The second step is to write out an explanation, as if you were teaching it to someone who didn’t understand the subject. This is crucial because in explaining to yourself the ideas you already understand, as well as the ones you don’t, you gain a better understanding and pinpoint exactly the details you don’t understand.

**Step Three: Whenever You Get Stuck, Go Back to the Book**

Whenever you get stuck, go back to the reference materials, lectures or a teacher assistant and re-read or re-learn the material until you do get it enough that you can explain it on the paper.

**Step Four: Simplify and Create Analogies**

Wherever you create a wordy or confusing explanation, try to either simplify the language, or create an analogy to understand it better.

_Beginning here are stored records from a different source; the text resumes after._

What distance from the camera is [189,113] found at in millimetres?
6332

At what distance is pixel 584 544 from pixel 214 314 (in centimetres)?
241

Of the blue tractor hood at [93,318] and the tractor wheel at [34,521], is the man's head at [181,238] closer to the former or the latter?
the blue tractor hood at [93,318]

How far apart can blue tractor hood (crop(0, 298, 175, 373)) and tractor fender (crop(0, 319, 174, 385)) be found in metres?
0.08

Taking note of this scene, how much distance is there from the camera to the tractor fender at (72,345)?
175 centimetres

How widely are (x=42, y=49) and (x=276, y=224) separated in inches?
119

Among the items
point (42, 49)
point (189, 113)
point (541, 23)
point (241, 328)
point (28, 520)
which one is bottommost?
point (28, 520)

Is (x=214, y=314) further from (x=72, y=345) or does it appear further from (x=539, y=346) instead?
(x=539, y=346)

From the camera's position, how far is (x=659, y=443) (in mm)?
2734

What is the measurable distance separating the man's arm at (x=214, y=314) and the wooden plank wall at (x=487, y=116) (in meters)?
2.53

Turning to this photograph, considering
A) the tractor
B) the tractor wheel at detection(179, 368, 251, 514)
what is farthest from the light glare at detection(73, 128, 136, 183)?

You’ll notice I did both of these in this quick demonstration. I simplified the language of torque, to explain it in terms of twisting. Second, I was able to describe it through analogy, by taking the torque vector and describing it as a corkscrew motion, tightening with right or loosening with left.

You can use this technique for understanding mathematical or technical classes, carefully walking through the steps and explaining it to yourself.

But you can also use this technique in non-technical classes to understand big ideas, or even to put together a large amount of facts in the same place, so you can understand them in context.

**How can you use this technique?**

If you’re trying to understand an idea, you can walk through this technique very slowly to pinpoint exactly what you don’t understand, so you can go to the textbook, lecture notes or a teacher and figure out exactly what detail you’re missing. If you’re trying to remember an idea for a test, you can focus on creating better analogies or simplify the words even more to understand it more vividly.

Finally, if you want to use this technique to study for tests, go through the technique without looking at your reference materials. That’s a really good way to self-test, to see if you understand the ideas deeply. Because if you can go through and explain the material, without looking back at your textbook, that means you really understand the ideas.

Go use this technique right now Take out a blank piece of paper and go through the technique on an idea you’re currently learning. It will only take twenty minutes, but if you get in the habit, it is an excellent way to learn ideas better.